Exercise
Repeat the data from the line with "Is (296,182) considered" to the line with "Answer: pixel 202 100", with both of those lines included.

Dataset extract
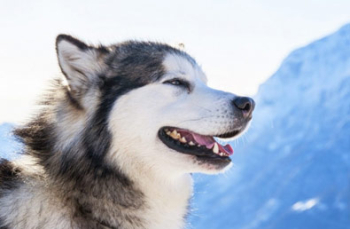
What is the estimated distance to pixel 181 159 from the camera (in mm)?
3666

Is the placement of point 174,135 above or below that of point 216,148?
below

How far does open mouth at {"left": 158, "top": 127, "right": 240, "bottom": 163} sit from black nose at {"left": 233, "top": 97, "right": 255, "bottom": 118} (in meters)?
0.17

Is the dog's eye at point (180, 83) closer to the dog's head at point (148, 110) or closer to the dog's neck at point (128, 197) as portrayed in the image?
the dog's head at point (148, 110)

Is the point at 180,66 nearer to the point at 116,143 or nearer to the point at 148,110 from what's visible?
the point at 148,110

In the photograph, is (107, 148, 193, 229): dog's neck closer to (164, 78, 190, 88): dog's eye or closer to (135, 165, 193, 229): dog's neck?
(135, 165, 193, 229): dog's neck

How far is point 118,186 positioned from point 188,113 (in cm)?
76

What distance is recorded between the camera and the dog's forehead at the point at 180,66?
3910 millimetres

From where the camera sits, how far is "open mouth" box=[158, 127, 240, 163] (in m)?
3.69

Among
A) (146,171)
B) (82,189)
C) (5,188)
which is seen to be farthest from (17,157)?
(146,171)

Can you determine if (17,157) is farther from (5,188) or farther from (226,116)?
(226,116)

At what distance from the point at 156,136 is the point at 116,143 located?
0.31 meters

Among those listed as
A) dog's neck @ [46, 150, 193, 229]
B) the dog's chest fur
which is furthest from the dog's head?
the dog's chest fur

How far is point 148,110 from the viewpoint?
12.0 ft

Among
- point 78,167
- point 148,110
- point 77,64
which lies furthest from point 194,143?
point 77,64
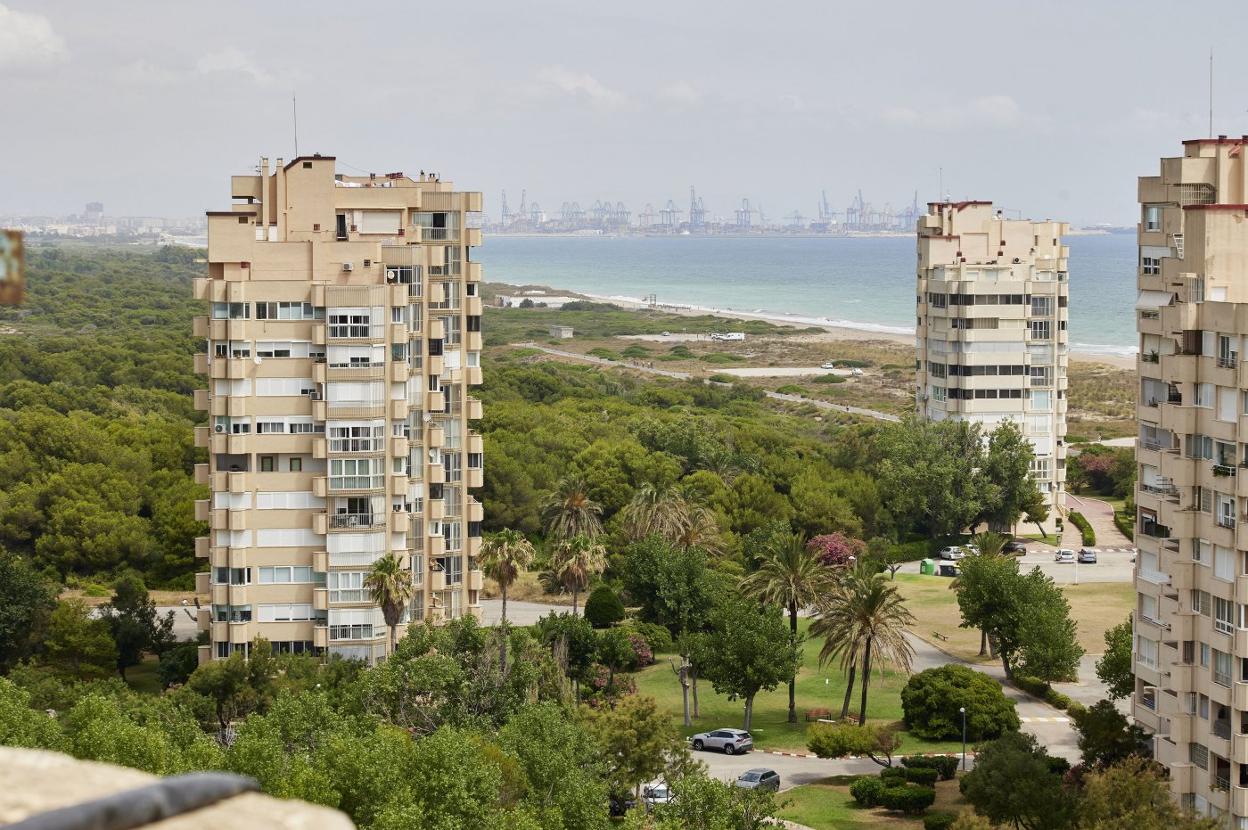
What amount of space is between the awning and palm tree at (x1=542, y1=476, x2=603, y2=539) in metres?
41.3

--

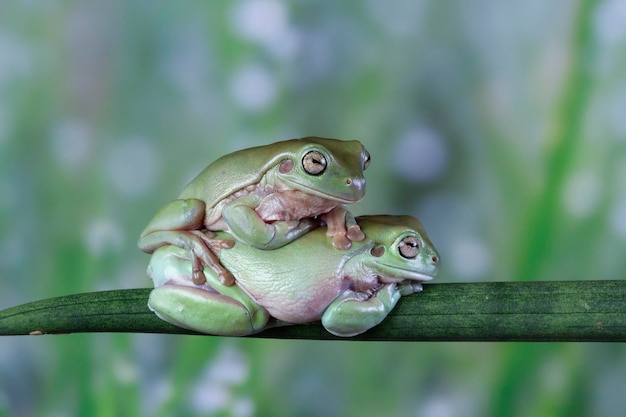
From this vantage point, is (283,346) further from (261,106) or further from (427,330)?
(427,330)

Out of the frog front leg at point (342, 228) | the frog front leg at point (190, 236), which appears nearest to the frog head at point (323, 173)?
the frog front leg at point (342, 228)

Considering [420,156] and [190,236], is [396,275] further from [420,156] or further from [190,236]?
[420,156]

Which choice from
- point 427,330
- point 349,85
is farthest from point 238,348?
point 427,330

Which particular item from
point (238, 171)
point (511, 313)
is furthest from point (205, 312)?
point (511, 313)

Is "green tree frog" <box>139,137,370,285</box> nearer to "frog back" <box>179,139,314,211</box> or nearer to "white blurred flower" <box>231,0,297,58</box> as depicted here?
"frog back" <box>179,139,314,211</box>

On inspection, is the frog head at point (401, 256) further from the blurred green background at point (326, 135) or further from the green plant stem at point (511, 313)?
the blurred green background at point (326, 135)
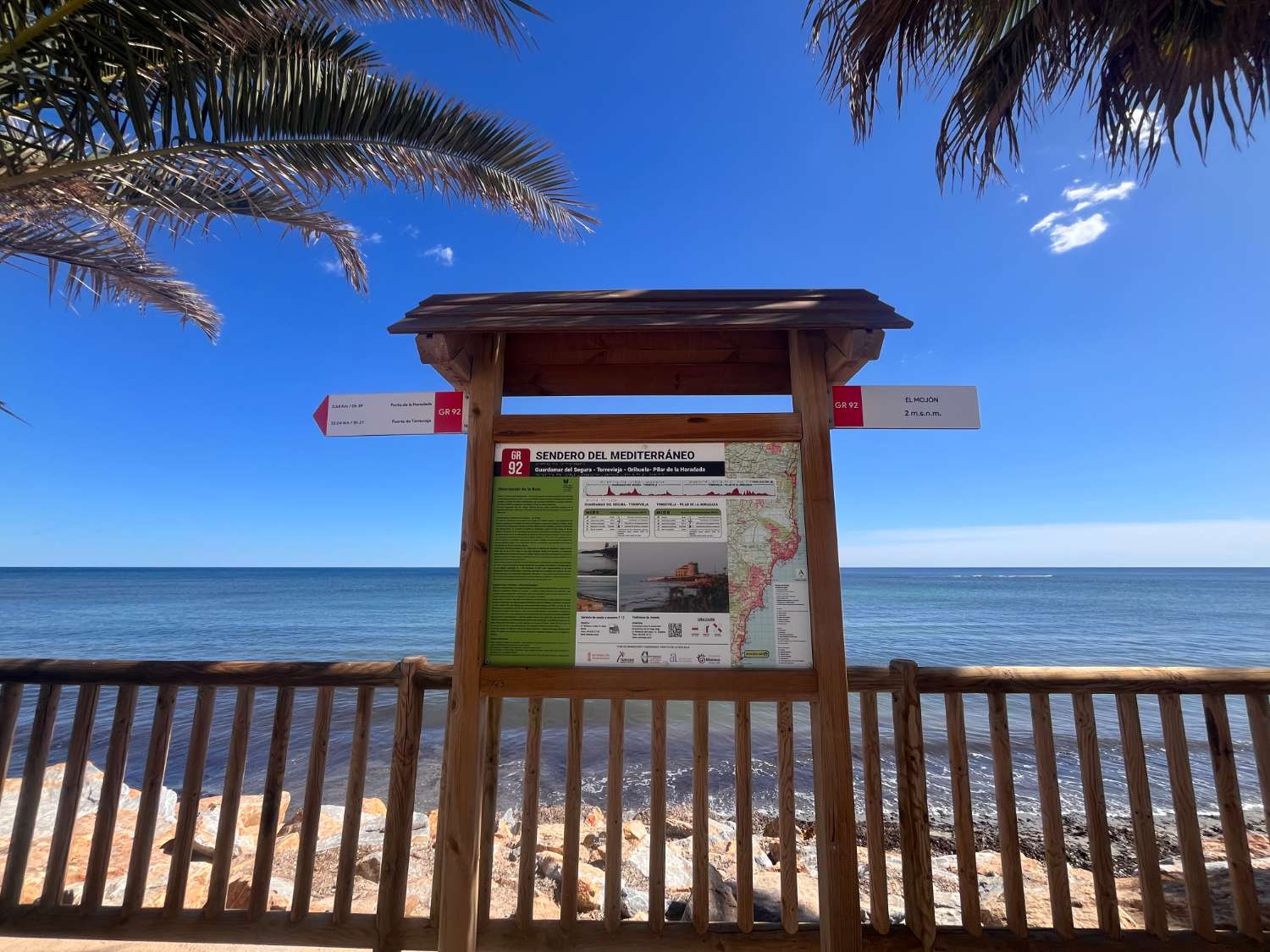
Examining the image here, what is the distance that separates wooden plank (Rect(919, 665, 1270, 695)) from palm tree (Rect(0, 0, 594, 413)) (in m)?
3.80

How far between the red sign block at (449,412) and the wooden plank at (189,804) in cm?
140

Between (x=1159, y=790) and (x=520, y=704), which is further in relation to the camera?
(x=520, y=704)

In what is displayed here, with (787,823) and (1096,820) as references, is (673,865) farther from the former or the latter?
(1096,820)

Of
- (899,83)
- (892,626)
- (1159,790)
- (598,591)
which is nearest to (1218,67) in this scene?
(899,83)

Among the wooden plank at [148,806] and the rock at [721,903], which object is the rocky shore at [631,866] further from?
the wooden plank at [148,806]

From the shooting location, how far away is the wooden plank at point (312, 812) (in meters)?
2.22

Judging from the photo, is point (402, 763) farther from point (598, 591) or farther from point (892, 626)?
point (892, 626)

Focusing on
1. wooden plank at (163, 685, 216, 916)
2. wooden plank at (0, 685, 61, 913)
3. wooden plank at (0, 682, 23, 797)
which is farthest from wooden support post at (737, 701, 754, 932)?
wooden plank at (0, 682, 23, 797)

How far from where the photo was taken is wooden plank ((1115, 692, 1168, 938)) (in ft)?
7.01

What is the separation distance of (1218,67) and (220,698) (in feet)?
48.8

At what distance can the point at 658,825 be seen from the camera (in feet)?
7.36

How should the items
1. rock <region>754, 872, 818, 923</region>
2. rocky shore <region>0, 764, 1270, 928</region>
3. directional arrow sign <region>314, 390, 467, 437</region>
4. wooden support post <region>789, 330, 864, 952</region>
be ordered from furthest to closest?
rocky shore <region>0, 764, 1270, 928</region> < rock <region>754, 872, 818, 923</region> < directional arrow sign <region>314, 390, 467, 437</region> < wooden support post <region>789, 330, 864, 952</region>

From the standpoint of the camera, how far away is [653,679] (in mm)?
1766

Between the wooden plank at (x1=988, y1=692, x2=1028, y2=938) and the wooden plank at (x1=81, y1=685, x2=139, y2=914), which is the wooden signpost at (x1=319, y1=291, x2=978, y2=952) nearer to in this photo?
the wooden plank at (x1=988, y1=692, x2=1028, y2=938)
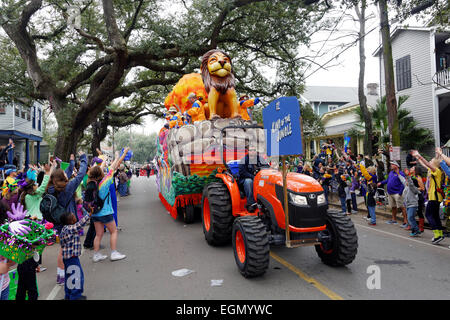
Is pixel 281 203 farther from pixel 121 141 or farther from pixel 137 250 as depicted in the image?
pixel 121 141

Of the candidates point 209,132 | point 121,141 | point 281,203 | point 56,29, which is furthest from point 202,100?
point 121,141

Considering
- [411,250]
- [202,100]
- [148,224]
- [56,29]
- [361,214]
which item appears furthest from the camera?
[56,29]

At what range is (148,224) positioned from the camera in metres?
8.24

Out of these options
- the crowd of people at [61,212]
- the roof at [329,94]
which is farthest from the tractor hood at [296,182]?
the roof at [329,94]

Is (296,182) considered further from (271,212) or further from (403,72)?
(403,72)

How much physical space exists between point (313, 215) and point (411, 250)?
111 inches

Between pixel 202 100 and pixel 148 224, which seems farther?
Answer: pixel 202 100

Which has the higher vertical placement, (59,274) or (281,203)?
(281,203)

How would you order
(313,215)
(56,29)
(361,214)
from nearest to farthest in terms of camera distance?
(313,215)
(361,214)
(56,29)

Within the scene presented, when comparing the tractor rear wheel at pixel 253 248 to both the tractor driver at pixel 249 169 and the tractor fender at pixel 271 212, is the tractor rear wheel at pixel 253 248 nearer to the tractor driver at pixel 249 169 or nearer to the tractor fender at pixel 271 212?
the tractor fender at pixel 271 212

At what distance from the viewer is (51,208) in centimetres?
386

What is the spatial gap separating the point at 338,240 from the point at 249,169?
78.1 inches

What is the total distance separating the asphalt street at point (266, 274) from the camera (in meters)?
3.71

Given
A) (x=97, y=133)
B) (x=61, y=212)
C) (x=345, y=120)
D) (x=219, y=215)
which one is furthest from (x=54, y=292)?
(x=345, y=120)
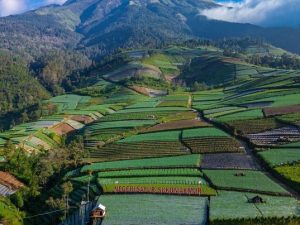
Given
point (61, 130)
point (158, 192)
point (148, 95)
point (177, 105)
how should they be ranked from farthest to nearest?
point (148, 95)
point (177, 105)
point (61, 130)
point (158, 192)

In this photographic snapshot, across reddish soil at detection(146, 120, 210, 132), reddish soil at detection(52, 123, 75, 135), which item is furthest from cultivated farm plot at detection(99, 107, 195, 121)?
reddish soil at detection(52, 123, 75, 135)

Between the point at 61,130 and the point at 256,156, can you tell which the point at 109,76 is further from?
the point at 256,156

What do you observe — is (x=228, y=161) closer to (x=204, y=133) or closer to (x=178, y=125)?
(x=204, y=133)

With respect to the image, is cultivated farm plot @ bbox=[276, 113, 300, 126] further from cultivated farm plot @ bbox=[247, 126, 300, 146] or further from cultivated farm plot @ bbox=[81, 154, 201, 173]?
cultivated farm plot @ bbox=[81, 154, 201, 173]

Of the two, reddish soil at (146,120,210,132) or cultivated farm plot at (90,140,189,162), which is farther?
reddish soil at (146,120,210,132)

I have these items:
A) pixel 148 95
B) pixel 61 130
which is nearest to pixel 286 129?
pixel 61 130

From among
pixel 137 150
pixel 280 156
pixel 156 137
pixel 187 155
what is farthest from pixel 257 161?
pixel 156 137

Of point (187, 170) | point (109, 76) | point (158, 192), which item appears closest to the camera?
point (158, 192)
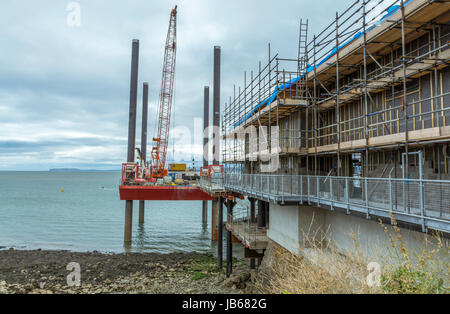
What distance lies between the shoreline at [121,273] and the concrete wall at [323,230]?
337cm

Solution to the exercise
Is (296,182) considered further from (271,212) or further from (403,72)?
(403,72)

How much physical space exists between point (313, 215) and point (411, 250)?
111 inches

Between pixel 202 100 and pixel 148 224, which seems farther?
Answer: pixel 202 100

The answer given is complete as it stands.